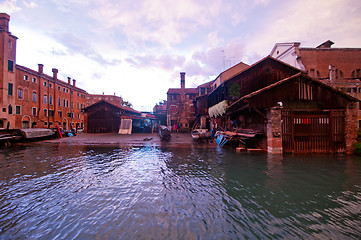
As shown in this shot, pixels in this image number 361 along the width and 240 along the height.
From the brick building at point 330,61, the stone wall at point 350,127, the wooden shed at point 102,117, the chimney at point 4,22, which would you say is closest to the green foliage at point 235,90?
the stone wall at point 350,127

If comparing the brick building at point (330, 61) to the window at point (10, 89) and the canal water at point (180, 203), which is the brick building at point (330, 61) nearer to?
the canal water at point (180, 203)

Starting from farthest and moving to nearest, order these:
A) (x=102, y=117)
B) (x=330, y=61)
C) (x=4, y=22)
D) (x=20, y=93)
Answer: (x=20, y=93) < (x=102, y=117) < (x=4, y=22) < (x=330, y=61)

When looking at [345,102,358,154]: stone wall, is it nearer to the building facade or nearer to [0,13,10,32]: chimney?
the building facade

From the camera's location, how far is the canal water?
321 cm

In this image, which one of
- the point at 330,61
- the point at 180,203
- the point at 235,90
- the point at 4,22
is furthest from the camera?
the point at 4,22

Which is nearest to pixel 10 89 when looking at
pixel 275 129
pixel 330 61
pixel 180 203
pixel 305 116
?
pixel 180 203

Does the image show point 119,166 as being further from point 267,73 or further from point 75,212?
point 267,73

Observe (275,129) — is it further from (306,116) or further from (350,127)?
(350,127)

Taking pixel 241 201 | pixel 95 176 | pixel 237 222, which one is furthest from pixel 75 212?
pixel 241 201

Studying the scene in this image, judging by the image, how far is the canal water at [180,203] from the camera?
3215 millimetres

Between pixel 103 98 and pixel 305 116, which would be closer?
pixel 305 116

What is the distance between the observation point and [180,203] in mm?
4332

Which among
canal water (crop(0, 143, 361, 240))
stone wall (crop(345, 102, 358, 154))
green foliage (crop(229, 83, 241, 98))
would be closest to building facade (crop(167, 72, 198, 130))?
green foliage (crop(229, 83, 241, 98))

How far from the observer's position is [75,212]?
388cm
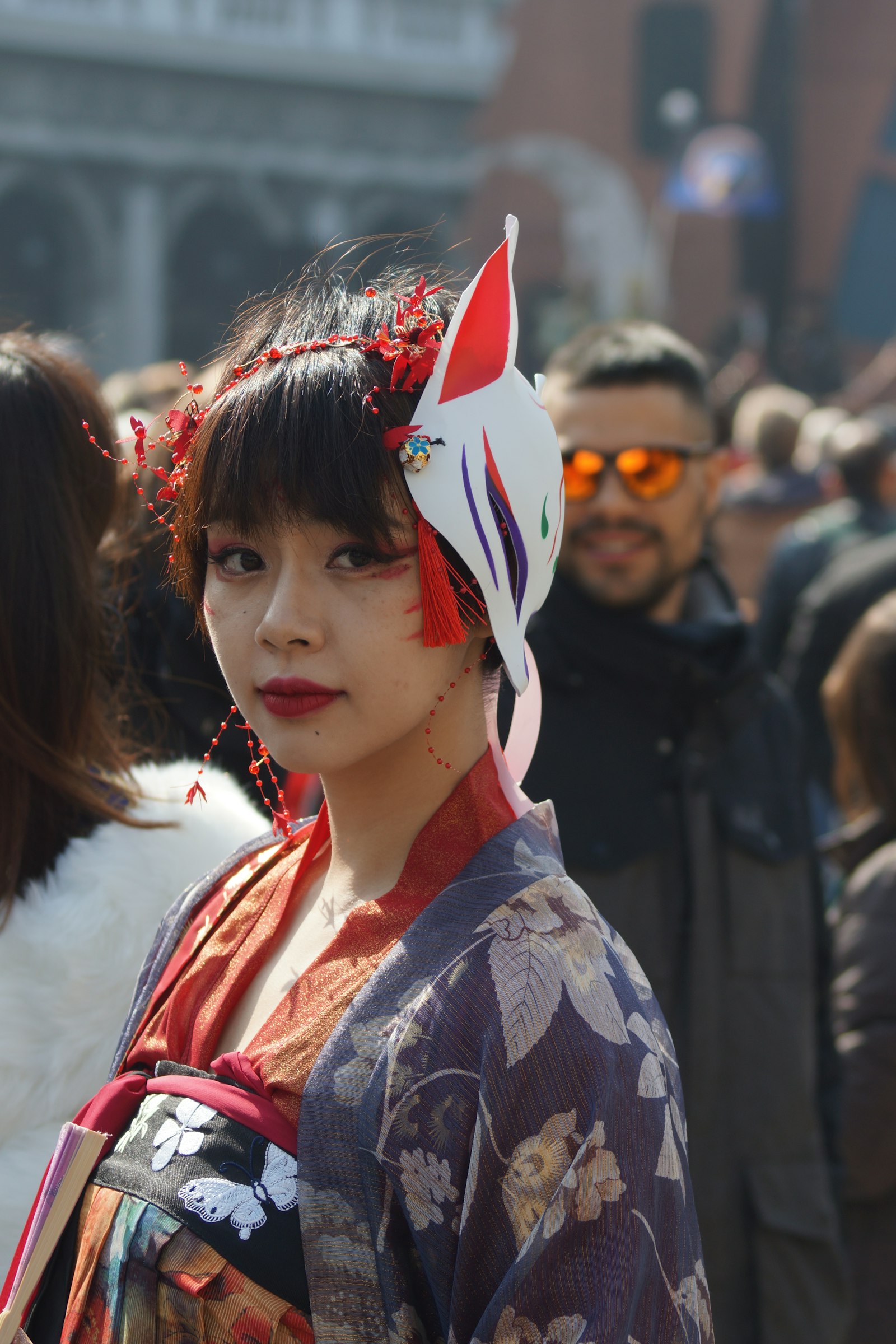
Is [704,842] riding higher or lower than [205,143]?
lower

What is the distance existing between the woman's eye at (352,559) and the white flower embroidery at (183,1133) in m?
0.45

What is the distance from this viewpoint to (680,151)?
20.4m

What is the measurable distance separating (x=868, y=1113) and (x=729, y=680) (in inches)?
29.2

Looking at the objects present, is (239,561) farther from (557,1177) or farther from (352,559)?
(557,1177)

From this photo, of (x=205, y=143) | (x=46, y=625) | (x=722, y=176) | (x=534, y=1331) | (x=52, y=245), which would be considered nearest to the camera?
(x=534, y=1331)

+--

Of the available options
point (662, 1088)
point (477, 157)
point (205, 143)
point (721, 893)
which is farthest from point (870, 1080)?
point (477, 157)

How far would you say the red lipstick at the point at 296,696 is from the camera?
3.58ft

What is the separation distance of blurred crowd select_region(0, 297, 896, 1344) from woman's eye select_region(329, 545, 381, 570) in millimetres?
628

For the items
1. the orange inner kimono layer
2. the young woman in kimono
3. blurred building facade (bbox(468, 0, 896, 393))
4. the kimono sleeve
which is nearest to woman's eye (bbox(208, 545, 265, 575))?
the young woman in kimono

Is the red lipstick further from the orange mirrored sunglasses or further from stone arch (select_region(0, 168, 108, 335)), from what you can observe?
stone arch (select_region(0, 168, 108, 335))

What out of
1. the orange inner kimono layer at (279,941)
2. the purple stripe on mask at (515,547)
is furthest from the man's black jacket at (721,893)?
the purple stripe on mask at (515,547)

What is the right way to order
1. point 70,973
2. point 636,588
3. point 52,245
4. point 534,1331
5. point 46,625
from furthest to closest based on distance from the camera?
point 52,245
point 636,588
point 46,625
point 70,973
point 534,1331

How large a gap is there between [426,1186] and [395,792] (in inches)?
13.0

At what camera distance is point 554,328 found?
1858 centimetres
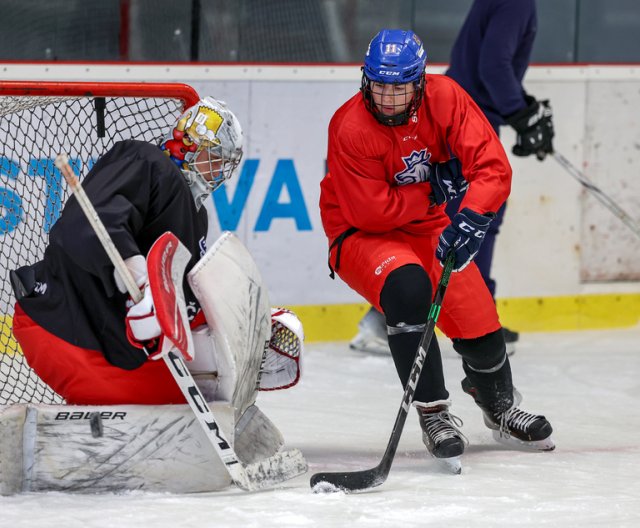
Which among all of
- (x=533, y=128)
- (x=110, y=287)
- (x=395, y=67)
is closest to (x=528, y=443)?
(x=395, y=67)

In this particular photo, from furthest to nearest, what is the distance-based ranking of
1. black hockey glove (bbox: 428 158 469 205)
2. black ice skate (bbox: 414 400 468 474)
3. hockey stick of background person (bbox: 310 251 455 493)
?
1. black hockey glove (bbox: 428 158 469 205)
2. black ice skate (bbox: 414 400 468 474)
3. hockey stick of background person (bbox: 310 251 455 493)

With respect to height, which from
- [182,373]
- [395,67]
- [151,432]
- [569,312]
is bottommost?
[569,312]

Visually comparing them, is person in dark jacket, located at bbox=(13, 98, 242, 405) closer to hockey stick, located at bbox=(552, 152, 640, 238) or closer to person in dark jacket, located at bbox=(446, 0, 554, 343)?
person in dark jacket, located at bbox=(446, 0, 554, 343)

+--

Given instruction: Report every line in the items above that contains the word "camera", matching case exactly.

Exercise solution:
From the camera's location, how far is the canal water?
is furthest from the camera?
Studying the scene in this image, judging by the image, how far is the canal water at [180,203] from the camera?
From this photo, of (x=205, y=143) | (x=46, y=625) | (x=722, y=176) | (x=534, y=1331) | (x=52, y=245), which would be considered nearest to the camera?
How far would you say the red lipstick at the point at 296,696 is from the camera?
from furthest to closest based on distance from the camera?
At what camera distance is point 554,328 found?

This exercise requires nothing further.